It is, however, in the realm of consumption that interactive games have had their greatest influence. Here they exemplify what many authors see as a characteristic of post-Fordism - a switch in emphasis from material to experiential commodities. Digital games build on and extended foundations lain by older generations of broadcast media; console games depended on physical connection to the ubiquitous television set for their entry into the home. But interactive games altered the economics and dynamics of this penetration of domestic time and space. They directly commodify in home entertainment, rather like broadcast TV's reliance on the indirect commodification of advertising. They also dramatically intensify and fluidify the consumption experience, since they can be played anytime, almost anywhere. The escalation of this process runs from Nintendo's introduction of the hand-held Game Boy to the edicts issued by North American office-managers against the playing of Doom on LAN, to the development of game capable cell phones and PDA's; the most recent is Electronic Art's Majesty, an X-Files type conspiracy game in which players will be supplied with clues through their "real life" email, fax or cell-phone, so that they may be contacted by game characters during a work meeting, over dinner, or in bed.

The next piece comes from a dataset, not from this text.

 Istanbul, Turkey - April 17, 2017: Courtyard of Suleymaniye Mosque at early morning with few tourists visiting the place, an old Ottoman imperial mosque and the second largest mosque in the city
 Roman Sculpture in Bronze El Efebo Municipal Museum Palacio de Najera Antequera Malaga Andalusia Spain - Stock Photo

Crucial to this intensified absorption of cultural commodities has been a smoothing and speeding of circulation. Though video game companies first relied on the novelty of the new technology to attract interest, they rapidly realized high-intensity marketing was critical to growth. In the early 1990s, competition between Nintendo and Sega made video games test commodities for aggressive, ironic, "in your face," MTV-style television advertising. Nintendo and Sega were among the first companies to "brand" on the electronic frontier, creating an enveloping ambience of games-tips, phone lines, magazines, films, merchandising tie-ins, virtual tournaments, sponsorships, websites, game rentals and trials, and a host of other marketing and public relations strategies. Such an apparatus not only transmits advertising, but also simultaneously gathers transactionally generated information about customer preferences and habits to be resinscribed into the production and marketing process. Video gaming thus became one of the first industries to perfect a post-Fordist "cybernetic cycle" between production and consumption. Kevin Wilson, Technologies of Control: The New Interactive Media for the Home (Madison: University of Wisconsin, 1988).

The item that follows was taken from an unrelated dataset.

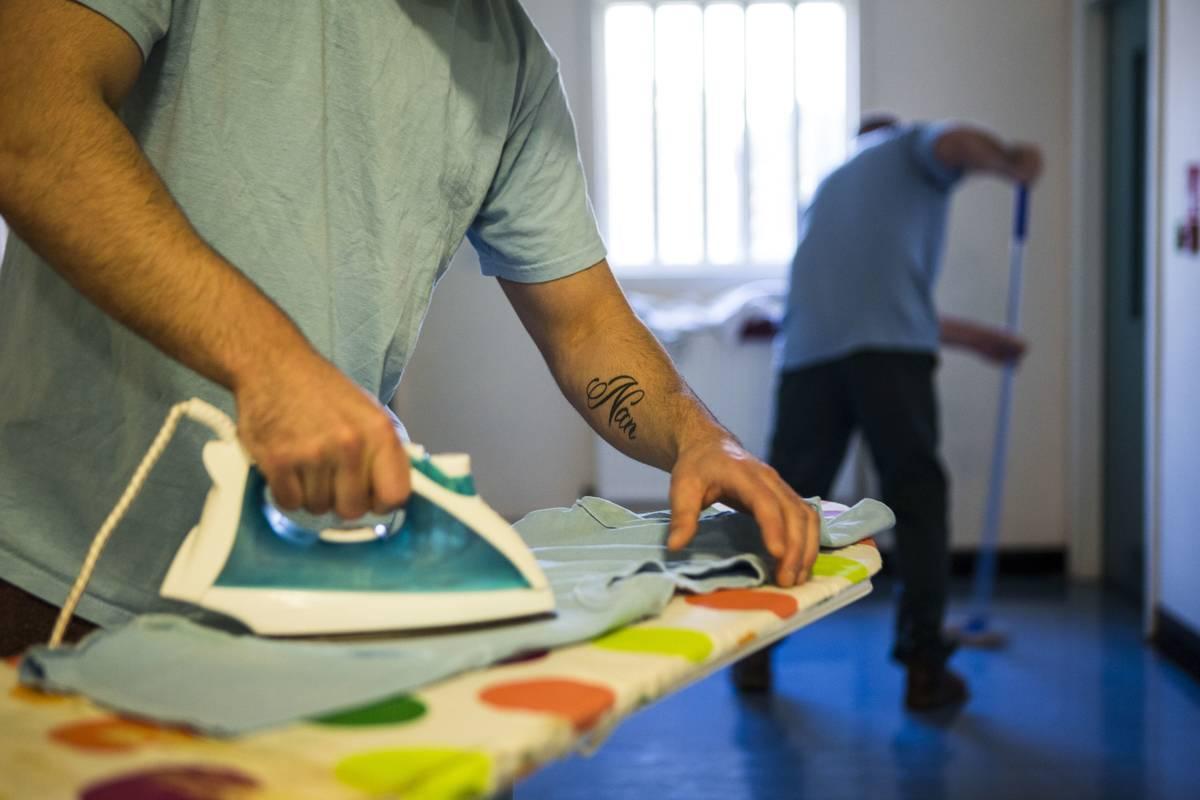 A man irons a shirt.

The cycle reaches new heights with digital gaming's e-commerce experiments. Networked play became widely available with the popular explosion of the Net in the early 1990s. Online game sites have been test beds for a variety of e-revenue models: subscriptions, pay per play, advertisements, sponsorships for tournaments and other gaming events, and numerous hybrids. Equally importantly, online players are guinea pigs for experiments in yet more effectively "closing the loop" between capital and consumer: culling online information, practicing forms of "viral" marketing, getting players to add value to games by distributing their own levels and scenarios; and creating worlds of sociality - virtual communities - predicated on renewed commodity consumption.

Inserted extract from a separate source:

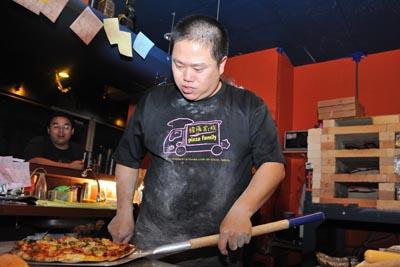 原為披薩車移動販售的手工窯烤Pizza,現已落腳新莊區中華路轉為實體店面經營,Pizza的製作過程仍保留窯烤的特色。記者王騰毅攝影。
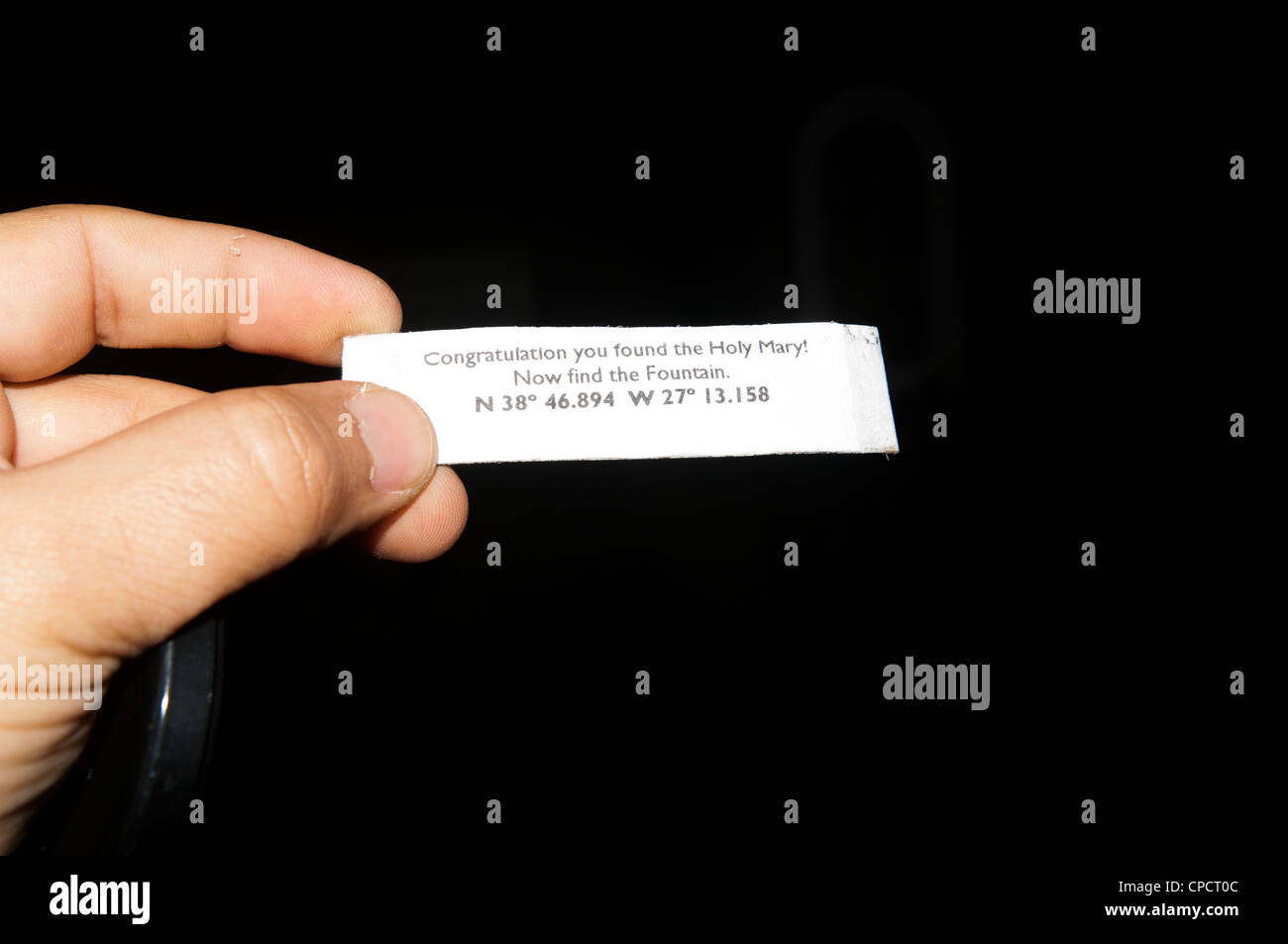 Geocaching reference hint on stage of multi cache - Stock Image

The degree of controversy attending interactive gaming may be explained by the ways it impinges on the sphere of social reproduction. One aspect of post-Fordism's search for new markets has been an explosion of selling aimed at youth and children, a process that really ignited in the 1980s. Early video games were part of this moment. They were sold as toys - targeted primarily to boys, aiming to enlist their sense of rebellion and mobilize their "pester-power" to open parental wallets. For the industry, this early implantation yields opportunities to expand by continually "up aging" its products--so that games are now marketed heavily to young adults familiarized with them a decade ago. For cybercapital as a whole, however, the juvenile targeting of interactive toys has a wider significance. Gaming familiarizes children - especially boys - with digital skills (while contributing to a plague of obesity amongst youthful "mouse potatoes"). It thus constitutes a sort of an extra-curricular training ground for immaterial labor, and e-consumers.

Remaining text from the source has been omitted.